• _PROBLEM REQUIREMENTS_: Below is some data. Retype exactly the lines starting at the one with "Moving vote fraction: 100%." and ending at the one with "scientific name: Cervus canadensis".

[Collected data]
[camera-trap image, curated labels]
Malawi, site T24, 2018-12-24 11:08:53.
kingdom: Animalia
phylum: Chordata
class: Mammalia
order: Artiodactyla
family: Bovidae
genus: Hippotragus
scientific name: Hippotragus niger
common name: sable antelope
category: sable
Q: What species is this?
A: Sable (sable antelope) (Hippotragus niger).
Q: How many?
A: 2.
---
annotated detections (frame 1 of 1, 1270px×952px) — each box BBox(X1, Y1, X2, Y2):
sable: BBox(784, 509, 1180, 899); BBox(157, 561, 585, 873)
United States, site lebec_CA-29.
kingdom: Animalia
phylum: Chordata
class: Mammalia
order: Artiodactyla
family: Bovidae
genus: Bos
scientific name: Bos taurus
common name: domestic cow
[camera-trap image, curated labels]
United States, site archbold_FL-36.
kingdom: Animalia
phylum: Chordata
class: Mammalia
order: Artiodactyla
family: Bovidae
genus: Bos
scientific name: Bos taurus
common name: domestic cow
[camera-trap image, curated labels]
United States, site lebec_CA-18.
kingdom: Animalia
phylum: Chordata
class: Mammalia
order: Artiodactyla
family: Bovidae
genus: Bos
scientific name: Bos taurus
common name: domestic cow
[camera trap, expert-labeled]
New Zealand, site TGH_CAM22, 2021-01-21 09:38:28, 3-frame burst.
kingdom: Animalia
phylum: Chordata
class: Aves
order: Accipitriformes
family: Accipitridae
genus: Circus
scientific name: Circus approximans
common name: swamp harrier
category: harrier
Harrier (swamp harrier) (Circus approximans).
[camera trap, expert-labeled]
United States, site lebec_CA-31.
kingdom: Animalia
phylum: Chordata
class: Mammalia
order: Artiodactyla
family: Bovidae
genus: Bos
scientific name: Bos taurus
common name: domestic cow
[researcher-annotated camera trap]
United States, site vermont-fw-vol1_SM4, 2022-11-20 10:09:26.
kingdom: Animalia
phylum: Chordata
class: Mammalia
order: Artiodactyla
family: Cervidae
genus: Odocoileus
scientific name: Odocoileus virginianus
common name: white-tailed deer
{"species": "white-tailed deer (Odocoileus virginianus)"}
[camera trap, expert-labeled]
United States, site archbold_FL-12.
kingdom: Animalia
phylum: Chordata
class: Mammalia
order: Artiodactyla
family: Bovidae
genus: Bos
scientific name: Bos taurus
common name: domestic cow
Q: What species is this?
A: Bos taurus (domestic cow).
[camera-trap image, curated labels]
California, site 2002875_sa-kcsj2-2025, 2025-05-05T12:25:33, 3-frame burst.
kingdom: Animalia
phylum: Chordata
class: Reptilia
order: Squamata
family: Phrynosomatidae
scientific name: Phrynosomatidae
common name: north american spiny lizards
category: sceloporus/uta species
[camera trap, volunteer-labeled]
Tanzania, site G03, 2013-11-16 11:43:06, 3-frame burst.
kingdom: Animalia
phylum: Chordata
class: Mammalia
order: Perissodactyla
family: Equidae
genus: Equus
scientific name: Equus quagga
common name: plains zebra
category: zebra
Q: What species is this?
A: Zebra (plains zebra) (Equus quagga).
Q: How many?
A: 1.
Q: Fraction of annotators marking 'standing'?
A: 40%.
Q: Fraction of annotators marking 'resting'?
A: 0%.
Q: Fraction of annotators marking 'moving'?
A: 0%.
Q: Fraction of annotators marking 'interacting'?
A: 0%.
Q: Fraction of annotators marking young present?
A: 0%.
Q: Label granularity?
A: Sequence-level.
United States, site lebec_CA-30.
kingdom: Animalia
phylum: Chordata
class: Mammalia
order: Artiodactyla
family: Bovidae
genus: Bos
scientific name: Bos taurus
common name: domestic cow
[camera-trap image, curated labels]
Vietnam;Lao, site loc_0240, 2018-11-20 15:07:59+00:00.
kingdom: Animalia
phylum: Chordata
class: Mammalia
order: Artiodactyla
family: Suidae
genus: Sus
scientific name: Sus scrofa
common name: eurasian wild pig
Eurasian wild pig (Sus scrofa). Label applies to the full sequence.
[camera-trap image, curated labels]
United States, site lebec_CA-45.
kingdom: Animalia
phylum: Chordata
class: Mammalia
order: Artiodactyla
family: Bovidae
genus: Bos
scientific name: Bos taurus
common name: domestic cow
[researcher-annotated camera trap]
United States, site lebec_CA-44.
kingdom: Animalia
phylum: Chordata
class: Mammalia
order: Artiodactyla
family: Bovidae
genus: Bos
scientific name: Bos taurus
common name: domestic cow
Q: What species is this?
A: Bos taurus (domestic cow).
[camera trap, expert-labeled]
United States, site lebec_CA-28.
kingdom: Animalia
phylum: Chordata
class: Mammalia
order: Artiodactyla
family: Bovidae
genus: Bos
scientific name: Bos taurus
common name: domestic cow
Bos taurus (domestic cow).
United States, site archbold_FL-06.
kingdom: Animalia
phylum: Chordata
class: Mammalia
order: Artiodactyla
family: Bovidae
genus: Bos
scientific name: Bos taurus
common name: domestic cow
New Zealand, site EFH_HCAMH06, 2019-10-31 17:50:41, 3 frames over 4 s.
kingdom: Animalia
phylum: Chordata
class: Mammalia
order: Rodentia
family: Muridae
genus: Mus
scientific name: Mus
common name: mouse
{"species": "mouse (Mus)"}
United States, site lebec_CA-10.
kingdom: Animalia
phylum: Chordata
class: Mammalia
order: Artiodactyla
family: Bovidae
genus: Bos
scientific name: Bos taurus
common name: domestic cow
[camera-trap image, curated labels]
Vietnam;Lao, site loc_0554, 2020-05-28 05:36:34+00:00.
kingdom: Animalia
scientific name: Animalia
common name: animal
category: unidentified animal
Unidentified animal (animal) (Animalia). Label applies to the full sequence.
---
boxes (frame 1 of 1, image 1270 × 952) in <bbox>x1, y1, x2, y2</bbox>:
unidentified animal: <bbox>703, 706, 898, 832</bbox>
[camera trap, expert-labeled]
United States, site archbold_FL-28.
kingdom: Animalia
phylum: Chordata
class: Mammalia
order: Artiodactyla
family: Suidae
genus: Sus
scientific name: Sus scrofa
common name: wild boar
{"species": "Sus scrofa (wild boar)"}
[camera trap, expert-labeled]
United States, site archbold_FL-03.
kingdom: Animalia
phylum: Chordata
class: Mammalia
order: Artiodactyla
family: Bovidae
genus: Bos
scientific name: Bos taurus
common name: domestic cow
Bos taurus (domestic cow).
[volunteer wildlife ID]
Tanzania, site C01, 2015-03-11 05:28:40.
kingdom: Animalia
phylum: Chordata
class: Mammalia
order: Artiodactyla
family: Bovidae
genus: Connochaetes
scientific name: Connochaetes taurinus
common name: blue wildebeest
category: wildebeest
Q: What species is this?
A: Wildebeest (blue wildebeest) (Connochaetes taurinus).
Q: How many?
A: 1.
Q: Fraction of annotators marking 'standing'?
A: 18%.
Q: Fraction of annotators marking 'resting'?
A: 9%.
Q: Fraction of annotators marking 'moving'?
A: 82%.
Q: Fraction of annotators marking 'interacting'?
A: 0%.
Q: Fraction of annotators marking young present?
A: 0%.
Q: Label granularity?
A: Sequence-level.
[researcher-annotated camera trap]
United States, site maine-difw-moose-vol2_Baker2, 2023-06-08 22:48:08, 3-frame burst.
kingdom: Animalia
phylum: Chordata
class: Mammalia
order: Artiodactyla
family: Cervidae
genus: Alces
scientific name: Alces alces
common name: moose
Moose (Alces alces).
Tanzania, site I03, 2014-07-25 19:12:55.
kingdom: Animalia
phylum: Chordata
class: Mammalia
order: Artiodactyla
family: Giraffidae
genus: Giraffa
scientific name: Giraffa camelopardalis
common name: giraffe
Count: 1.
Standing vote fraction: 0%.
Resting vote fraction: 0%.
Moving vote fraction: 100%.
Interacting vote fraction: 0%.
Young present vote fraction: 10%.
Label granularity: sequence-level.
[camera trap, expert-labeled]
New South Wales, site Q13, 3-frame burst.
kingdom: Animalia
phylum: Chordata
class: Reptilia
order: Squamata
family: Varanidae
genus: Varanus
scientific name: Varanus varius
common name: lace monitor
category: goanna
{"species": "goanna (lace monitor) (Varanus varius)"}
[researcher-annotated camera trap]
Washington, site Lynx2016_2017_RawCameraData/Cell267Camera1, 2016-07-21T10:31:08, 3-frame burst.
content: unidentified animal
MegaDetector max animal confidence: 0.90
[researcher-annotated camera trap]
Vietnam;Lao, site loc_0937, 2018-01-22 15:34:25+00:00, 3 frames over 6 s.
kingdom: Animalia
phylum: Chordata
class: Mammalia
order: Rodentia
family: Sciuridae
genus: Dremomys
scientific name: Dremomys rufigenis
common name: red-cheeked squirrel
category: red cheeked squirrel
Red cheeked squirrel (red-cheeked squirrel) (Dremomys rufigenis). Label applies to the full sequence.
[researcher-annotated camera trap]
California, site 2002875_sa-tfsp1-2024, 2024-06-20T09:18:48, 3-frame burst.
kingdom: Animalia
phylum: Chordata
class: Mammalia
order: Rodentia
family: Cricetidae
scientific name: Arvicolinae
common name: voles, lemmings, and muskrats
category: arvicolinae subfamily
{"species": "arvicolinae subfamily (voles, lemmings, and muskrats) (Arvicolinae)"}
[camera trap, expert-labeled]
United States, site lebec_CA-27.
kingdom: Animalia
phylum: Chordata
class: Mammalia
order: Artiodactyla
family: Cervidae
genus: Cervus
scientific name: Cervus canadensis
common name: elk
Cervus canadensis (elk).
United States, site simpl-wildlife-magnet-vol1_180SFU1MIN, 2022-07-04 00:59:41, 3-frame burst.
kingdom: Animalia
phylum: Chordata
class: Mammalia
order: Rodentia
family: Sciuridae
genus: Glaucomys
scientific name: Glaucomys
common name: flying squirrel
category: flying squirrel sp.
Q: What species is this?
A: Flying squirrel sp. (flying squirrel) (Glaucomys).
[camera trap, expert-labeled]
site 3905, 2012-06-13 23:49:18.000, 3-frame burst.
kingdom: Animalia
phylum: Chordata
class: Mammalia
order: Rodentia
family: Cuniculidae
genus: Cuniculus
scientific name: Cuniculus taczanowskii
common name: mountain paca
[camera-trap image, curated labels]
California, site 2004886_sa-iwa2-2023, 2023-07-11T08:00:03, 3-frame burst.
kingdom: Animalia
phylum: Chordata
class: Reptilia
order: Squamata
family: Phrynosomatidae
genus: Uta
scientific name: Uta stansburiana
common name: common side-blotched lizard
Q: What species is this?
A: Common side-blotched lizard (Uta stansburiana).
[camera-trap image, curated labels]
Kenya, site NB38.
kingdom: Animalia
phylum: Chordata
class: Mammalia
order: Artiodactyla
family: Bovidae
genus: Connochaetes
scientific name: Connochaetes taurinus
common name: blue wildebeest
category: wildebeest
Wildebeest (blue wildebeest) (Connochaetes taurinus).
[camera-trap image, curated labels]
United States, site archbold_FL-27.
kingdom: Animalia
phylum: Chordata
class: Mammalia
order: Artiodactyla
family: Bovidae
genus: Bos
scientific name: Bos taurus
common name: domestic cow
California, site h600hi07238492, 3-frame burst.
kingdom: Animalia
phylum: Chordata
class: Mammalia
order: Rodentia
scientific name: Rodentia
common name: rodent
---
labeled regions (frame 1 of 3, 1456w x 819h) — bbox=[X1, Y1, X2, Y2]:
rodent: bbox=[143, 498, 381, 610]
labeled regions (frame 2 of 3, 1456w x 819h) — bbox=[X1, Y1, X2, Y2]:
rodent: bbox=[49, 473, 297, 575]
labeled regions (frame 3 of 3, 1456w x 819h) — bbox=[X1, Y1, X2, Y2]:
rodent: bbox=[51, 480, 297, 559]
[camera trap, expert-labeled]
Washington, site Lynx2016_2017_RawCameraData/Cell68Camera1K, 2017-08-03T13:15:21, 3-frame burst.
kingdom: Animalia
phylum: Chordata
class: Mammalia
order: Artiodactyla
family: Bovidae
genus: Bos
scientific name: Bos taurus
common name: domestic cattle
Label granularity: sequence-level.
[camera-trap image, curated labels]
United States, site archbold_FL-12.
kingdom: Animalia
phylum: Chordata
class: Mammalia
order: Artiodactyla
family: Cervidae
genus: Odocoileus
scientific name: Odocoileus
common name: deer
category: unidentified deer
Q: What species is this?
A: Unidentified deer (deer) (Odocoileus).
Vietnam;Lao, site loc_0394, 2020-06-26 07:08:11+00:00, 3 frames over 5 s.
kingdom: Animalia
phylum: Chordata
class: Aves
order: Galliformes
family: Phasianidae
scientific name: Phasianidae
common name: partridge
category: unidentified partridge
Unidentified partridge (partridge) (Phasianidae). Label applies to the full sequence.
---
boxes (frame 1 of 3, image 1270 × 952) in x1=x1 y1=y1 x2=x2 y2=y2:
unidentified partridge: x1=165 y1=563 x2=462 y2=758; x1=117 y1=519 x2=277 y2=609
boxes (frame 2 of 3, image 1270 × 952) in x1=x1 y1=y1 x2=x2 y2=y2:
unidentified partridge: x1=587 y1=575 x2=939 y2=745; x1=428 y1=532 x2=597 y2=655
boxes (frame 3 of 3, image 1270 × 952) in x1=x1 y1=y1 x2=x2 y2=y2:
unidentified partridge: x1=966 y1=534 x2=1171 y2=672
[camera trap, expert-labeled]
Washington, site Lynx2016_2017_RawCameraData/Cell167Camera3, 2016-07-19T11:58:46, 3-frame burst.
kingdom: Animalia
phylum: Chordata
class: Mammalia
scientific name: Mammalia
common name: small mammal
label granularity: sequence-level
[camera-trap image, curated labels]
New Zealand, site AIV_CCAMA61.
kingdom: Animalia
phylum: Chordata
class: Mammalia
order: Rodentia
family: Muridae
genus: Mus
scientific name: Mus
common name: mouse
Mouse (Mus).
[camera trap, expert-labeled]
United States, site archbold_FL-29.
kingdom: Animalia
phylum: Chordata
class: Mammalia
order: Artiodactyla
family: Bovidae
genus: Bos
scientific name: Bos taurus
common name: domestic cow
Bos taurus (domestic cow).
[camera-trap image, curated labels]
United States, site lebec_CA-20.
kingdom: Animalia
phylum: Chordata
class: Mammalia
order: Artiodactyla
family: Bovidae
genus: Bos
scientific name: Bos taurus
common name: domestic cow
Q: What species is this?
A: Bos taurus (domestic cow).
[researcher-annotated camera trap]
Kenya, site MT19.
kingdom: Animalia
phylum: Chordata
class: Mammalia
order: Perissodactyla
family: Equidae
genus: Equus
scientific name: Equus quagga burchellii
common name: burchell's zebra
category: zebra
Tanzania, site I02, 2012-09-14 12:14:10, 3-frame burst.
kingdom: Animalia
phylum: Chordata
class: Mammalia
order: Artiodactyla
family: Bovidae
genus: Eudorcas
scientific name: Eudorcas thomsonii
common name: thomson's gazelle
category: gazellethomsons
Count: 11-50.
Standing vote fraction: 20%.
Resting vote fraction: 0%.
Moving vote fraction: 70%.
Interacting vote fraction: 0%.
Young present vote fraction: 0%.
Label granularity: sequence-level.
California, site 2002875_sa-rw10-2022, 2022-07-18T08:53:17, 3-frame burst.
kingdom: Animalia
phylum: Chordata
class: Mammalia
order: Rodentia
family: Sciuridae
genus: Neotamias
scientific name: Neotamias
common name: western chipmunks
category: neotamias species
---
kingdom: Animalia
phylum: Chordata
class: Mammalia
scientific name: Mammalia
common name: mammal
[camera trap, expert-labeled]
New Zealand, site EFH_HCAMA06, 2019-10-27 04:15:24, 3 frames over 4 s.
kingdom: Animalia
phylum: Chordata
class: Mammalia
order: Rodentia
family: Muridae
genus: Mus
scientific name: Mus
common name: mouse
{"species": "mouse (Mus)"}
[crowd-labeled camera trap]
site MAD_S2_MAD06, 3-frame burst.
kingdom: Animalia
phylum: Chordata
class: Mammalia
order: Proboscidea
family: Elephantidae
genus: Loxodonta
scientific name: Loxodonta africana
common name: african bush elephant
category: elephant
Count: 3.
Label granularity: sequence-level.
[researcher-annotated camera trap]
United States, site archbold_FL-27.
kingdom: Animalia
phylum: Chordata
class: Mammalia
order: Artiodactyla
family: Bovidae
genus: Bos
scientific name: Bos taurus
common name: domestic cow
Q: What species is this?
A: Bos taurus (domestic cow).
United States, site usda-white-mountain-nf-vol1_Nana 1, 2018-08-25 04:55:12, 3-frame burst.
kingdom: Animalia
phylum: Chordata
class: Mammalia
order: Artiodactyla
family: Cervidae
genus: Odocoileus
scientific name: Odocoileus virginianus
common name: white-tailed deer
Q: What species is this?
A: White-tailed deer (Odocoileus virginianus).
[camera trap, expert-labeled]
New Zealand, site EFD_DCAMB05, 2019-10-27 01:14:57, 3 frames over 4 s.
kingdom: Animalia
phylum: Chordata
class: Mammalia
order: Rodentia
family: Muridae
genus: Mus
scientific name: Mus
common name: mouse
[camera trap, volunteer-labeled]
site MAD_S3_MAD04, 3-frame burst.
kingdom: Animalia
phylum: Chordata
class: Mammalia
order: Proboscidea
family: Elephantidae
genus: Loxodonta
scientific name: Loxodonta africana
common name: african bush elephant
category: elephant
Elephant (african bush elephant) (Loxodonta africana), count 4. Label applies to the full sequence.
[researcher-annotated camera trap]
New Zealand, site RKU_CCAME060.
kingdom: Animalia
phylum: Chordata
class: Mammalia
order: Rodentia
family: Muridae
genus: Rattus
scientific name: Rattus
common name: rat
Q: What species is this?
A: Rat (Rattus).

• _TASK OUTPUT_:
Moving vote fraction: 100%.
Interacting vote fraction: 0%.
Young present vote fraction: 10%.
Label granularity: sequence-level.
[camera trap, expert-labeled]
New South Wales, site Q13, 3-frame burst.
kingdom: Animalia
phylum: Chordata
class: Reptilia
order: Squamata
family: Varanidae
genus: Varanus
scientific name: Varanus varius
common name: lace monitor
category: goanna
{"species": "goanna (lace monitor) (Varanus varius)"}
[researcher-annotated camera trap]
Washington, site Lynx2016_2017_RawCameraData/Cell267Camera1, 2016-07-21T10:31:08, 3-frame burst.
content: unidentified animal
MegaDetector max animal confidence: 0.90
[researcher-annotated camera trap]
Vietnam;Lao, site loc_0937, 2018-01-22 15:34:25+00:00, 3 frames over 6 s.
kingdom: Animalia
phylum: Chordata
class: Mammalia
order: Rodentia
family: Sciuridae
genus: Dremomys
scientific name: Dremomys rufigenis
common name: red-cheeked squirrel
category: red cheeked squirrel
Red cheeked squirrel (red-cheeked squirrel) (Dremomys rufigenis). Label applies to the full sequence.
[researcher-annotated camera trap]
California, site 2002875_sa-tfsp1-2024, 2024-06-20T09:18:48, 3-frame burst.
kingdom: Animalia
phylum: Chordata
class: Mammalia
order: Rodentia
family: Cricetidae
scientific name: Arvicolinae
common name: voles, lemmings, and muskrats
category: arvicolinae subfamily
{"species": "arvicolinae subfamily (voles, lemmings, and muskrats) (Arvicolinae)"}
[camera trap, expert-labeled]
United States, site lebec_CA-27.
kingdom: Animalia
phylum: Chordata
class: Mammalia
order: Artiodactyla
family: Cervidae
genus: Cervus
scientific name: Cervus canadensis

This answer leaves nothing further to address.